È un Michele Placido scatenato quello che è arrivato all'edizione 2024 del Torino Film Festival per celebrare in compagnia di Ornella Muti i cinquant'anni di Romanzo popolare di Mario Monicelli. L'attore e regista pugliese, 78 anni, è stato stuzzicato in conferenza stampa su presente e futuro del festival piemontese, passato dalla direzione artistica di Steve Della Casa a quella (discussa) di Giulio Base.
Michele Placido e il cinema d'autore: "Ci ha rotto i…"
"Qui a Torino è nato il cinema. La sala Romano si chiamava fratelli Lumiere già agli inizi del Novecento. Qui è nata anche la televisione. A Torino si registravano gli sceneggiati. Poi gli hanno tolto tutto e meno male che quest'anno c'è Giulio Base e la sua grande Tiziana (Rocca, organizzatrice di eventi e moglie di Base, ndr)", ha dichiarato Placido.
Tempo fa alcuni amici mi hanno chiesto un parere su Base direttore e io ho detto che è l'unico che può far tornare Torino com'era agli inizi del Novecento. Tiziana e Giulio porteranno il glamour. Altroché la lagna di chi dice che il Torino Film Festival perde la sua natura: ma se non ci veniva più nessuno! Questa polemica esiste perché siamo sempre ideologici in Italia. Ora non dico che diventerà il più importante festival italiano, ma qui arriva il glamour, perché il cinema è glamour. E basta con questi autori che ci hanno rotto i coglioni! Guido Gozzano diceva che il cinema è arte popolare, mentre il teatro è l'arte degli intellettuali.
Michele Placido al Centro Sperimentale? La sua replica
Non contento, Michele Placido ha anche detto la sua su una possibile nomina alla presidenza del Centro Sperimentale di Cinematografia di Roma, ruolo vacante da settimane dopo le dimissioni irrevocabili di Sergio Castellitto. "Io non sono né un bravo dirigente e né un buon organizzatore, ma lancio comunque un appello al ministro. Al CSC bisognerebbe fare una riforma e creare due ruoli da presidente: uno deve essere un manager e l'altro deve assumere la guida artistica", ha spiegato l'attore.

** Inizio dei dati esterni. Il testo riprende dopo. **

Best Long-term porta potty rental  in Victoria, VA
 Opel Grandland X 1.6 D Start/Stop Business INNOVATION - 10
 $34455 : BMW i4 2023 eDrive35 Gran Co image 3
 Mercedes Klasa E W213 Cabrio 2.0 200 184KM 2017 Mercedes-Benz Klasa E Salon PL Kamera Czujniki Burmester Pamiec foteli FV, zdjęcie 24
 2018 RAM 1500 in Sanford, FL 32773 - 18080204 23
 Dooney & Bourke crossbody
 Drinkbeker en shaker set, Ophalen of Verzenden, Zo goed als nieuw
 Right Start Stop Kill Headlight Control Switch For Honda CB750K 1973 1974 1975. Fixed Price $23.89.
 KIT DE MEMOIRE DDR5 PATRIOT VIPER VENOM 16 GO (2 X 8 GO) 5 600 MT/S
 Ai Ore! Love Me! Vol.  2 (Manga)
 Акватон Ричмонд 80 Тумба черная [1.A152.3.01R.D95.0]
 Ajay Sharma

Una volta al Centro Sperimentale insegnavano i registi. Quando entrai io c'era Luchino Visconti e a me chiese di rifare una scena di Rocco e i suoi fratelli perché gli ricordavo Alain Delon. Ad ogni modo non rifiuto in assoluto incarichi, peraltro gratuiti. Cinque anni fa mi chiamò uno della Lega di Ferrara e mi disse: 'La vorremmo come presidente del Teatro di Ferrara'. Io gli risposi: 'Guardi, politicamente io la penso in maniera diversa da lei'. Ma lui rispose che aveva letto il mio curriculum. Era un incarico chiesto fuori dalle ideologie e da cinque anni sono presidente di quel teatro.